Melissa Kemp | AIChE

Melissa Kemp

The Wallace H. Coulter Department of Biomedical Engineering
Georgia Institute of Technology & Emory University

Melissa Lambeth Kemp received her B.S. in Nuclear Engineering from MIT and her Ph.D. in Bioengineering from University of Washington. Dr. Kemp joined the faculty at Georgia Tech in 2006 after completing postdoctoral training at MIT. Her expertise is in computational modeling of metabolism and signal transduction, as well as developing statistical modeling tools to examine network relationships in high-dimension datasets. One major aspect of her research program focuses on quantitatively addressing how cells regulate signaling through reactive oxygen species production and reversible thiol modifications; specific applications include transient phosphatase oxidation of kinase cascades, the coordination of oxidative metabolism with stem cell differentiation, and patient-specific differences in cytotoxicity to redox-cycled chemotherapeutics as part of the NCI Cancer Systems Biology Consortium. Her research program also includes a component of developing high-throughput screening methods for assaying cue-signal-response relationships in cells and analytical tools for single cell gene expression.

Dr. Kemp currently serves as Associate Director of the NSF Science and Technology Center “Emergent Behavior of Integrated Cellular Systems”. She has spearheaded the multi-site center’s computational activities by developing agent-based models of context-dependent cellular decisions to generate new hypotheses of intercellular communication in pluripotent stem cell differentiation and emergent patterning. Dr. Kemp’s career honors include a Whitaker Graduate Fellowship, Merck/CSBi postdoctoral fellowship, Georgia Cancer Coalition Distinguished Scholar, NIH New Innovator Award, and the CSB2 Prize for Innovative Measurement Methods from the Council for Systems Biology in Boston.

→ DATASET EXTRACT:
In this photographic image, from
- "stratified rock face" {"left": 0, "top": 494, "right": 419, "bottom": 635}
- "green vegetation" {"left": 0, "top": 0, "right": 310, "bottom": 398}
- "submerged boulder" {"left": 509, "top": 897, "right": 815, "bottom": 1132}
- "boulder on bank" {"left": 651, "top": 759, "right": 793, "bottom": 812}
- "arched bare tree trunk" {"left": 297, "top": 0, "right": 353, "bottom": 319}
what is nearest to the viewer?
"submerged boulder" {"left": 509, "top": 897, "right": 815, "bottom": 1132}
==
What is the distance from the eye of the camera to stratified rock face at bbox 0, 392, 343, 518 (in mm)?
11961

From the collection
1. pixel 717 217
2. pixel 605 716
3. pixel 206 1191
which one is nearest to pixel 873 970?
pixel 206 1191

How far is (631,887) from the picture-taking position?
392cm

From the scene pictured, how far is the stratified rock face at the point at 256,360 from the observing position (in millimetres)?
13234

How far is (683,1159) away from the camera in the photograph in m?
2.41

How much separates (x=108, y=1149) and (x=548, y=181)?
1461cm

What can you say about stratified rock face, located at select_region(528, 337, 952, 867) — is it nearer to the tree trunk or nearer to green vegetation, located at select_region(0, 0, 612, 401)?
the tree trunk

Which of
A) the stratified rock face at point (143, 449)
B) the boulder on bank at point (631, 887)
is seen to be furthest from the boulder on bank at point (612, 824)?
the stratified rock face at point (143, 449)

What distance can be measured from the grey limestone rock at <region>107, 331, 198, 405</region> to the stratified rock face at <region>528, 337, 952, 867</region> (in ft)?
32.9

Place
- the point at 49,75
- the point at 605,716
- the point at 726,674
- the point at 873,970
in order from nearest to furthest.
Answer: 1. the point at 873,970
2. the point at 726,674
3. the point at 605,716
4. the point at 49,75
---
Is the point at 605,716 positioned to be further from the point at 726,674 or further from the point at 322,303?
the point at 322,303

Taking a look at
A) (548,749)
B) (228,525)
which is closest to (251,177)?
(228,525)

→ WORK INSTRUCTION: According to the profile of Melissa Kemp, in what year did she join the faculty at Georgia Tech?

→ ANSWER SECTION: 2006